» Written request: Transcribe exactly the entries from the "What is your" line to the end, both included, minus pictures.

» Data supplied:
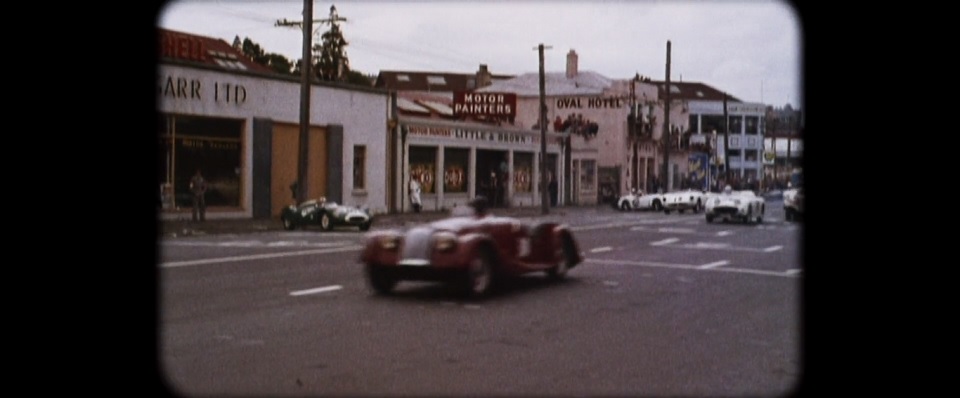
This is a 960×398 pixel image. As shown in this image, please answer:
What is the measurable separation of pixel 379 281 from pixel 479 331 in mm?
2595

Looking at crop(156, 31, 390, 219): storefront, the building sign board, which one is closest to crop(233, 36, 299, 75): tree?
the building sign board

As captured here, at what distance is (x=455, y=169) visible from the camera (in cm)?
3125

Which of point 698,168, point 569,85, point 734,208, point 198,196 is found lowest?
point 734,208

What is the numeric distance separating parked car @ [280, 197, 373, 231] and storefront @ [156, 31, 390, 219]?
2.48m

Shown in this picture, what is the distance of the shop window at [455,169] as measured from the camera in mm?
30281

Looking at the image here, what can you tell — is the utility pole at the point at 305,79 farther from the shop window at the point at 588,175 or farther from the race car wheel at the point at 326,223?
the shop window at the point at 588,175

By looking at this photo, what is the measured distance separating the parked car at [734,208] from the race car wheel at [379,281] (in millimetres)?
18493

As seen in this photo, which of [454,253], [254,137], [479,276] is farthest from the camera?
[254,137]

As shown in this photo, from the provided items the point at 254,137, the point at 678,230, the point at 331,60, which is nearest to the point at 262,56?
the point at 331,60

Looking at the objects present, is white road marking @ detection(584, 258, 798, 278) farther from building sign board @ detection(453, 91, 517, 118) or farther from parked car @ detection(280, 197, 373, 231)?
building sign board @ detection(453, 91, 517, 118)

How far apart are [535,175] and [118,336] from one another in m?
30.0

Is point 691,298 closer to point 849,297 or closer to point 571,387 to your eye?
point 571,387

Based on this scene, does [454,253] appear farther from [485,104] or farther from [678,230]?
[485,104]

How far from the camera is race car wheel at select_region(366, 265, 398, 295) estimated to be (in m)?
11.4
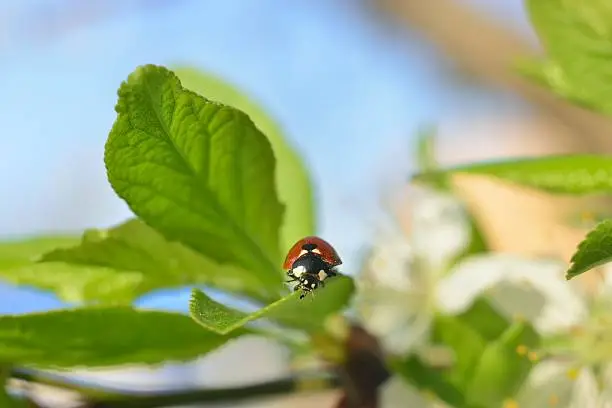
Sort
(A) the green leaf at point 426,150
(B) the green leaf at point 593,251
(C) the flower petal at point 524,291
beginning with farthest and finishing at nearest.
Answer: (A) the green leaf at point 426,150, (C) the flower petal at point 524,291, (B) the green leaf at point 593,251

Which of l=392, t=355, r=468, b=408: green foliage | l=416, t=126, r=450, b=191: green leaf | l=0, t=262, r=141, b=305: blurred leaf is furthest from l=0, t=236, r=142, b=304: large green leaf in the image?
l=416, t=126, r=450, b=191: green leaf

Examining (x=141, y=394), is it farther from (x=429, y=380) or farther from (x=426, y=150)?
(x=426, y=150)

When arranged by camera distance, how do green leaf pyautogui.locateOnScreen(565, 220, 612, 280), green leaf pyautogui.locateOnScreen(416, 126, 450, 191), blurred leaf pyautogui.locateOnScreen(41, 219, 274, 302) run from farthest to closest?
green leaf pyautogui.locateOnScreen(416, 126, 450, 191) < blurred leaf pyautogui.locateOnScreen(41, 219, 274, 302) < green leaf pyautogui.locateOnScreen(565, 220, 612, 280)

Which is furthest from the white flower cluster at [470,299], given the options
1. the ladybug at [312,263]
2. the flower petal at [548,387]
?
the ladybug at [312,263]

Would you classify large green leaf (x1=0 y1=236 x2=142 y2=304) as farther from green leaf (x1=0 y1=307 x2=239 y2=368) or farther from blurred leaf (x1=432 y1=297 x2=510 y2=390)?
blurred leaf (x1=432 y1=297 x2=510 y2=390)

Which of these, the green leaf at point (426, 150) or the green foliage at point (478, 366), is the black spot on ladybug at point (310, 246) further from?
the green leaf at point (426, 150)

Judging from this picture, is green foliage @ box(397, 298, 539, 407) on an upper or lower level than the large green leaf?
lower

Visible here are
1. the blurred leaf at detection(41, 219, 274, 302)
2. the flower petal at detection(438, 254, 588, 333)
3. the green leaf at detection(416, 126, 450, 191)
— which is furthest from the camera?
the green leaf at detection(416, 126, 450, 191)
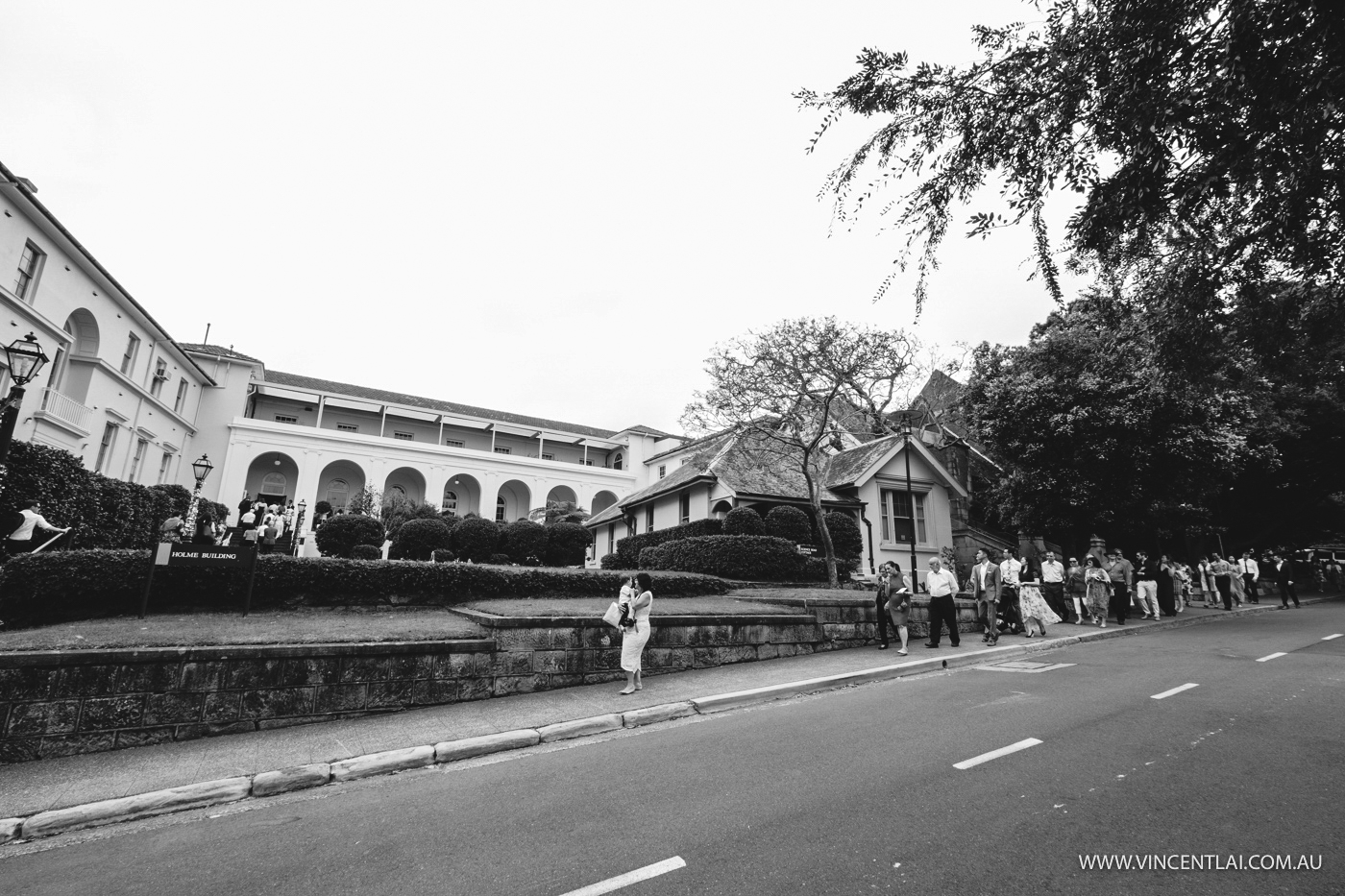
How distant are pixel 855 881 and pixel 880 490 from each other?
78.9 ft

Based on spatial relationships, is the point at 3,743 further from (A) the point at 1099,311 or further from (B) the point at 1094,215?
(A) the point at 1099,311

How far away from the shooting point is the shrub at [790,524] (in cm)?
2264

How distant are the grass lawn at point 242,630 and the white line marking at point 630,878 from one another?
5.66 metres

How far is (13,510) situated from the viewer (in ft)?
44.2

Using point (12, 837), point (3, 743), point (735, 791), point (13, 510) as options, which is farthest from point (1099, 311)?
point (13, 510)

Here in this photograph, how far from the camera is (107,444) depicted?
2775 cm

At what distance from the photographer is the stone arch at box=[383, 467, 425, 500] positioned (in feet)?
149

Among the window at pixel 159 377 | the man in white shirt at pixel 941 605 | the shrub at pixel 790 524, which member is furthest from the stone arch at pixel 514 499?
the man in white shirt at pixel 941 605

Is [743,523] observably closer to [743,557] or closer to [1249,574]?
[743,557]

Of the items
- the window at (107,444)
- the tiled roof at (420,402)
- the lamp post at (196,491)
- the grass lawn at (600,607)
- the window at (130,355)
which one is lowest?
the grass lawn at (600,607)

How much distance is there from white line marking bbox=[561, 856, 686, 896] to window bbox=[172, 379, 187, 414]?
4167 centimetres

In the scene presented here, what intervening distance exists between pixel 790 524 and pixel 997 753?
1716 centimetres

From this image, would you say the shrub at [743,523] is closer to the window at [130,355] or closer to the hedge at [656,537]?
the hedge at [656,537]

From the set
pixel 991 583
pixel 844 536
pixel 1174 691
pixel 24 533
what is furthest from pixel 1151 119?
pixel 844 536
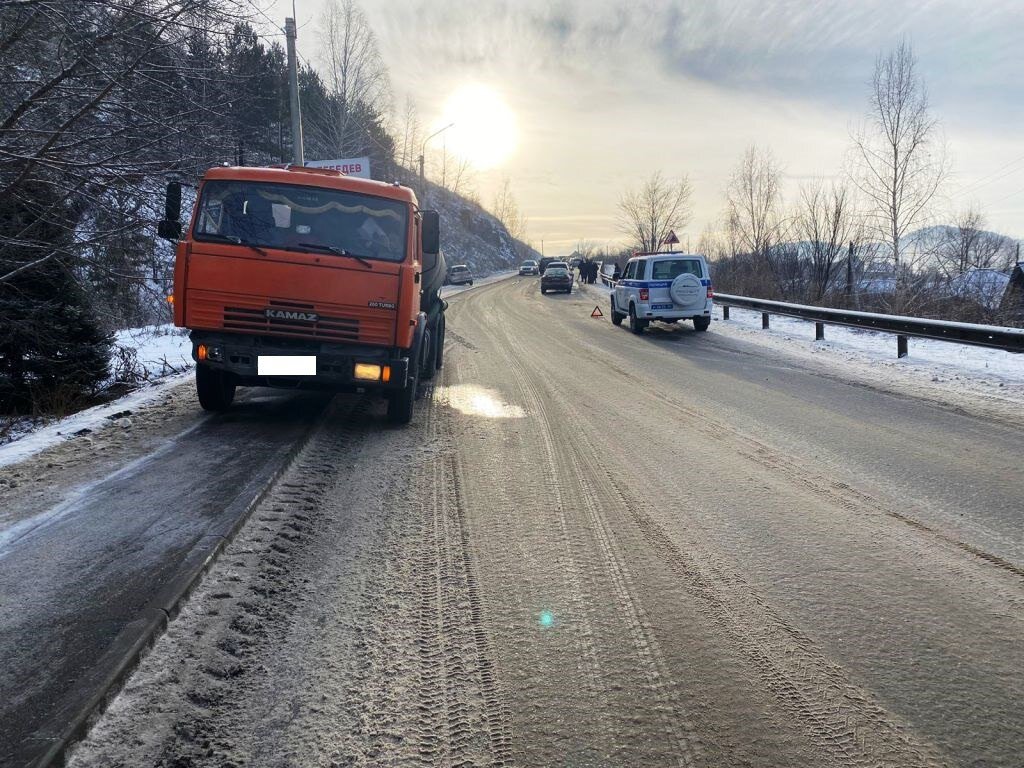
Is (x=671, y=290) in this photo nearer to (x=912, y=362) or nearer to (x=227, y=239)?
(x=912, y=362)

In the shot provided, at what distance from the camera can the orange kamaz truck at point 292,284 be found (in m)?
6.09

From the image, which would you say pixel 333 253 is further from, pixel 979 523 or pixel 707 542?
pixel 979 523

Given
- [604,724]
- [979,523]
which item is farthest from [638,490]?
[604,724]

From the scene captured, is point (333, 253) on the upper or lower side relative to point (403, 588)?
upper

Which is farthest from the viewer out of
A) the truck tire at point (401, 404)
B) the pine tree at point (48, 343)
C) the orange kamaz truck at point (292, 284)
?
the pine tree at point (48, 343)

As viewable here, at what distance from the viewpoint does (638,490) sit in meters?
4.82

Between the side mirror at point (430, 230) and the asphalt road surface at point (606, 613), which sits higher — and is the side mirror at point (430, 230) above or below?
above

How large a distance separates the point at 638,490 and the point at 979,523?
84.0 inches

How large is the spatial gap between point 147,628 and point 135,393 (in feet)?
22.7

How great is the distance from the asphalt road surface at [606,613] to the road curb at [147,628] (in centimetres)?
6

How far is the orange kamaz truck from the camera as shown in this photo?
6086mm

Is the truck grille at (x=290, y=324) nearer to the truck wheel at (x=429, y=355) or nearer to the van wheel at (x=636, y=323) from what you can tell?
the truck wheel at (x=429, y=355)

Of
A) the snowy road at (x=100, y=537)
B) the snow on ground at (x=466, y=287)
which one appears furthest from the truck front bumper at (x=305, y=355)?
the snow on ground at (x=466, y=287)

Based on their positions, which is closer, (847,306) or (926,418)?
(926,418)
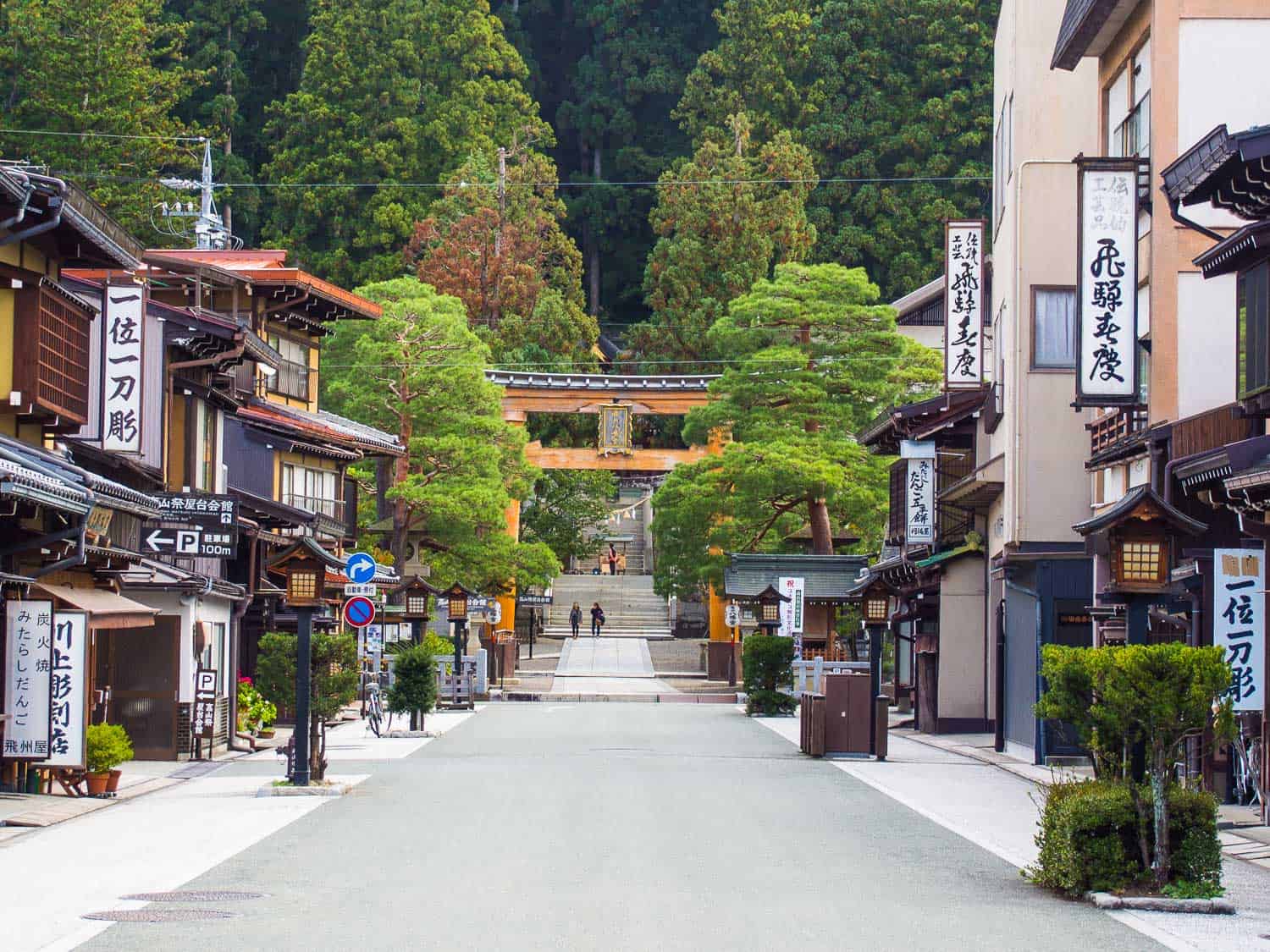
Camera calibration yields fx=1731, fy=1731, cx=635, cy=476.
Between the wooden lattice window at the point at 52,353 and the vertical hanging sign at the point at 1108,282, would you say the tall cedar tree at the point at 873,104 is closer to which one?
the vertical hanging sign at the point at 1108,282

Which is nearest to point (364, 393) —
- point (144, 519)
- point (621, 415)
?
point (621, 415)

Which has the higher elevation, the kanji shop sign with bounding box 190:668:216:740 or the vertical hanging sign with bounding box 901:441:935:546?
the vertical hanging sign with bounding box 901:441:935:546

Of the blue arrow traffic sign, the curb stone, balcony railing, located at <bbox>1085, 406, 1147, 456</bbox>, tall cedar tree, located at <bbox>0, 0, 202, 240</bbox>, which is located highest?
tall cedar tree, located at <bbox>0, 0, 202, 240</bbox>

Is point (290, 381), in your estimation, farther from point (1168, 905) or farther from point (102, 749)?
point (1168, 905)

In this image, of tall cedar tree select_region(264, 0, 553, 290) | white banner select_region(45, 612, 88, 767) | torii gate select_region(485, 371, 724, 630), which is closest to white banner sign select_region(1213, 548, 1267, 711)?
white banner select_region(45, 612, 88, 767)

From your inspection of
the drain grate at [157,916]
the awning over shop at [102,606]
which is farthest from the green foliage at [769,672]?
the drain grate at [157,916]

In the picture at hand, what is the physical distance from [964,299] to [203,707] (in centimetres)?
1563

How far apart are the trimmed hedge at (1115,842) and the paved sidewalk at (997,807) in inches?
19.1

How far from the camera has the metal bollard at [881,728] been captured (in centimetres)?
2738

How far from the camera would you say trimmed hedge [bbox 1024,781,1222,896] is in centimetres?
1249

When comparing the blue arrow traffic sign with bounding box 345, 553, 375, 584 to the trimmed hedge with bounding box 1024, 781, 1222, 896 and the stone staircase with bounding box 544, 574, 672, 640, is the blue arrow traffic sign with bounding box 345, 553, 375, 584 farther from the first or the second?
the stone staircase with bounding box 544, 574, 672, 640

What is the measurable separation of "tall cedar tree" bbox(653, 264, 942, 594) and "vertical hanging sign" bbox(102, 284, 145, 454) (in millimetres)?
29124

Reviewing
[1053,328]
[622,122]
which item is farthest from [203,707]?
[622,122]

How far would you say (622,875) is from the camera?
1348 cm
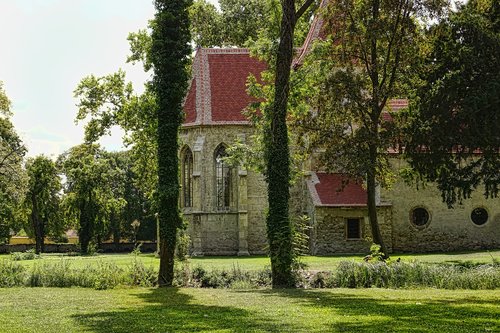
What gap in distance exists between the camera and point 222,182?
38250mm

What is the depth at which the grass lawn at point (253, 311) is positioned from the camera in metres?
10.6

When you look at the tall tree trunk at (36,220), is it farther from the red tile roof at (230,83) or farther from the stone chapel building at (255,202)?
the red tile roof at (230,83)

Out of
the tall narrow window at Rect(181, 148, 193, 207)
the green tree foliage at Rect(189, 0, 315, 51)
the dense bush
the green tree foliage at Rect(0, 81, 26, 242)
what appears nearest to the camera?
the dense bush

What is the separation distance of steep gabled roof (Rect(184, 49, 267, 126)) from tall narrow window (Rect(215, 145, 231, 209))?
2.19m

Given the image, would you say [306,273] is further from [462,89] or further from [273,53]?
[462,89]

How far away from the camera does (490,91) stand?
25.7m

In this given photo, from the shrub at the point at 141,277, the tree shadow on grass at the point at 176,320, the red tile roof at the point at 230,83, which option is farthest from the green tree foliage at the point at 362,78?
the tree shadow on grass at the point at 176,320

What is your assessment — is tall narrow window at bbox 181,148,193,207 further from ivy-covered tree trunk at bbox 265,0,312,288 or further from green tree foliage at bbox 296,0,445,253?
ivy-covered tree trunk at bbox 265,0,312,288

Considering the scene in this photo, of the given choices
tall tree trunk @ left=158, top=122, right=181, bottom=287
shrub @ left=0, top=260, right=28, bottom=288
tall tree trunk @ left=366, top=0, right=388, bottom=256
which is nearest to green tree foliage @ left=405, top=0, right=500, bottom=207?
tall tree trunk @ left=366, top=0, right=388, bottom=256

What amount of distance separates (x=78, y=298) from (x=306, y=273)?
8.31m

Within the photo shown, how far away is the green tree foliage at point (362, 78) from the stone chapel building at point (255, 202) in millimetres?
8283

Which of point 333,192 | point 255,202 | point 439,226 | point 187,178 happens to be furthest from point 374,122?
point 187,178

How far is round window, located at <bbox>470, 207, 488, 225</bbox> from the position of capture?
3612 cm

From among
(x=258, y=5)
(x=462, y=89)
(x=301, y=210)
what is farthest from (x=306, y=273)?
(x=258, y=5)
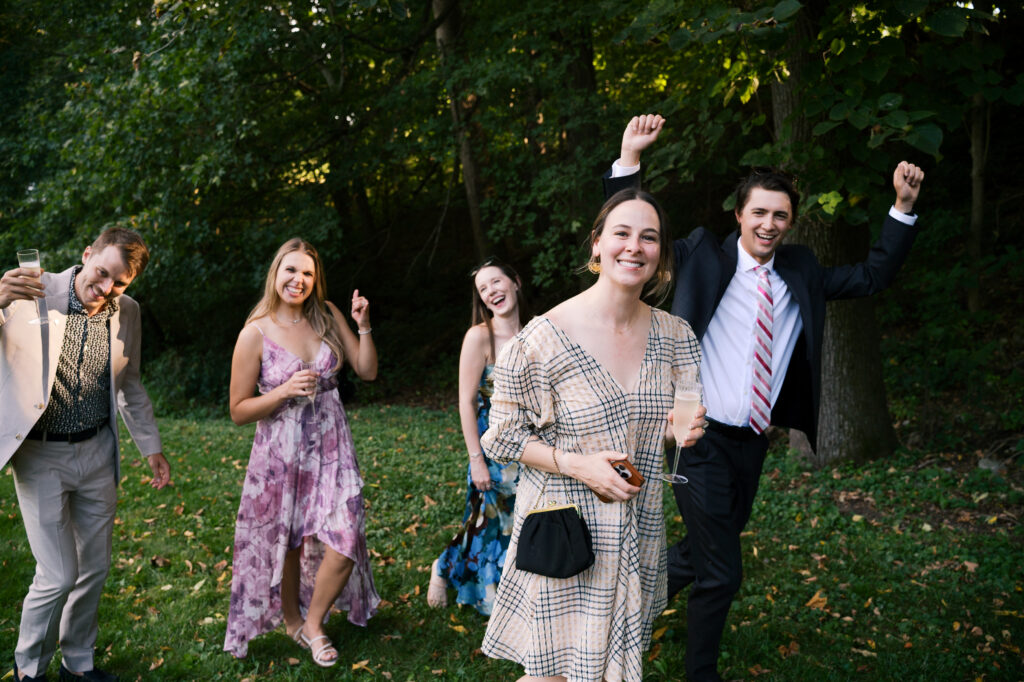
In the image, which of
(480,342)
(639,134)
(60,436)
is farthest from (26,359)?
(639,134)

» Answer in full:
What is your assessment — is tall narrow window at bbox 181,148,193,207 further from ivy-covered tree trunk at bbox 265,0,312,288 or further from green tree foliage at bbox 296,0,445,253?
ivy-covered tree trunk at bbox 265,0,312,288

Considering the scene in this photo, of the given choices
tall tree trunk @ left=158, top=122, right=181, bottom=287
shrub @ left=0, top=260, right=28, bottom=288
tall tree trunk @ left=366, top=0, right=388, bottom=256
which is nearest to green tree foliage @ left=405, top=0, right=500, bottom=207?
tall tree trunk @ left=366, top=0, right=388, bottom=256

What amount of distance separates (x=78, y=298) from (x=306, y=273)?
8.31m

Within the photo shown, how far away is the green tree foliage at point (362, 78) from the stone chapel building at point (255, 202) in millimetres?
8283

Which of point 333,192 | point 255,202 | point 439,226 | point 187,178 happens to be furthest from point 374,122?
point 187,178

How far is round window, located at <bbox>470, 207, 488, 225</bbox> from the position of capture?
3612 cm

From among
(x=258, y=5)
(x=462, y=89)
(x=301, y=210)
what is farthest from (x=306, y=273)?
(x=258, y=5)
In the image, which of
(480,342)
(639,134)
(60,436)
is farthest from (26,359)?
(639,134)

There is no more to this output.